Semiconductor revenue will be hurt by weak economies worldwide, lower spending and sluggish demand.
Semiconductor industry revenue will grow at a slow pace this year due to struggling economies worldwide, lower spending and sluggish demand for products, research firm IHS iSuppli said in a study released on Tuesday.
Revenue for the semiconductor industry this year is expected to be US$323 billion, growing by just 3.3 percent compared to last year's revenue, IHS iSuppli said.
"Because the world economy is not in a strong-enough position to drive growth, the semiconductor business is coming under pressure," said Len Jelinek, director and chief analyst of semiconductor manufacturing research at IHS iSuppli, in a statement.
The weak performance of the semiconductor market has continued from last year, and there are economic troubles in the U.S., Europe, Japan and China, Jelinek said.
Semiconductors are used in a range of products including PCs, smartphones, tablets, cars and medical devices.
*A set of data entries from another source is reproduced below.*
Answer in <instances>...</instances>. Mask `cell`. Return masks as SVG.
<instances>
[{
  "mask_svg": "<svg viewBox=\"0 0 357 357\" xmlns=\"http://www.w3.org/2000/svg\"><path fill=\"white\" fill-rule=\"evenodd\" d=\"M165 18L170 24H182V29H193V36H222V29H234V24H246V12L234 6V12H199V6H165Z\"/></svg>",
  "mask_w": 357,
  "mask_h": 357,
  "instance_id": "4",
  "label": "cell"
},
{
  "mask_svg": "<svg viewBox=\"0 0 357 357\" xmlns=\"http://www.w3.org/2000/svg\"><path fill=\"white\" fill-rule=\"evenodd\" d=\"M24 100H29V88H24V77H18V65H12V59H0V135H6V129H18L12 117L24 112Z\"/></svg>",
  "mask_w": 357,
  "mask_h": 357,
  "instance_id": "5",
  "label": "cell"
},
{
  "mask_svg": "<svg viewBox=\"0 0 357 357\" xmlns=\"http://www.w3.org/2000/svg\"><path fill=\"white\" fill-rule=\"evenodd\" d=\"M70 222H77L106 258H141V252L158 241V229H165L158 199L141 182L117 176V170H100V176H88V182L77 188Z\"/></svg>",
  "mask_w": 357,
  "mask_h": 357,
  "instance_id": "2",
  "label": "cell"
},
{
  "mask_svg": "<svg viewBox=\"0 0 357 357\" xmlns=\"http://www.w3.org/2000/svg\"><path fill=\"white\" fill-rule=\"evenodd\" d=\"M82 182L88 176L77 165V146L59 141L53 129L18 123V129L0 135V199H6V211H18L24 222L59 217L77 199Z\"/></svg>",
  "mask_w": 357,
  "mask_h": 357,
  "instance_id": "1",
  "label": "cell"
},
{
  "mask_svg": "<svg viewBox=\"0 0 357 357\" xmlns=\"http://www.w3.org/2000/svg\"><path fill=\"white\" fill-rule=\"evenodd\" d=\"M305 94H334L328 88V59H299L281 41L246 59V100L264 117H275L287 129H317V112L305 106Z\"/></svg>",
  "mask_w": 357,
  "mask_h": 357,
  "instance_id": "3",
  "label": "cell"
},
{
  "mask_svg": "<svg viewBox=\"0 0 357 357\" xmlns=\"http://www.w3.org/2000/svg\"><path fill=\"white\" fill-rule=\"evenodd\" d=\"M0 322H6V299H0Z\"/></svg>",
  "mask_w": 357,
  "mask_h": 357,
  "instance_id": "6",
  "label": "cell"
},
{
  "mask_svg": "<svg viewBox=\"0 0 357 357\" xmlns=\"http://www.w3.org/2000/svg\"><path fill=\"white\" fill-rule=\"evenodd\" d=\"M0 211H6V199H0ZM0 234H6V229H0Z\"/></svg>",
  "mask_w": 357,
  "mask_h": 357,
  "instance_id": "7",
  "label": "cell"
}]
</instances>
With consumers spending less, semiconductor demand will decrease and hurt revenue, Jelinek said.
Manufacturers will try to clear out semiconductor inventory and keep existing factories viable, iSuppli said. Any capital expenditure to boost production or upgrade factories will likely be pushed into 2013.
The weak demand for some products also will hurt demand for DRAM, iSuppli said. Revenue for the memory is expected to decline by 16.1 percent this year, which is slightly better than the 26.8 percent fall last year.
A shortfall in the PC market has hurt memory demand, which has softened DDR3 RAM pricing this year. As PC prices remain under pressure, PC makers have been resistant to adding more RAM, which has led memory makers to move excess memory inventory to market rapidly. Some top DRAM makers like Samsung have also been suffering from yield and supply issues.
The pricing environment for DRAM is the primary driver for the expected year-over-year revenue drop in DRAM, said Mike Howard, senior principal analyst at iSuppli. Shipments of DRAM will be up around 40 percent this year on a gigabit basis, but in a very soft pricing environment.
"There is one huge wild card in DRAM right now and that is industry consolidation," Howard said. Mergers of DRAM makers are likely, which could improve the 2012 pricing environment.
The market for NAND flash is "less rosy" despite the surging demand for devices like smartphones and tablets, iSuppli said. There is growing demand for NAND flash as storage requirements grow on mobile devices, but additional factory capacity to meet excess demand could lead to oversupply and likely pressure NAND flash revenue.
NAND flash prices have also been tumbling since 2010, and stood at $12.90 on Tuesday afternoon for a 64GB unit, according to memory-price-tracking site DRAMexchange.
"Despite robust demand coming from the mobile segment, we are forecasting NAND revenue growth of only 5 percent in 2012 to reflect the risk of oversupply currently plaguing the industry," said Dee Nguyen, analyst at iSuppli.
Three new fabs came online last year and are expected to be fully operational this year. That could drive up industry supply growth up to 69 percent year over year, outstripping demand growth, Nguyen said. That in turn could weaken the pricing environment, with average selling prices declining 39 percent year over year, compared to 30 percent in 2011.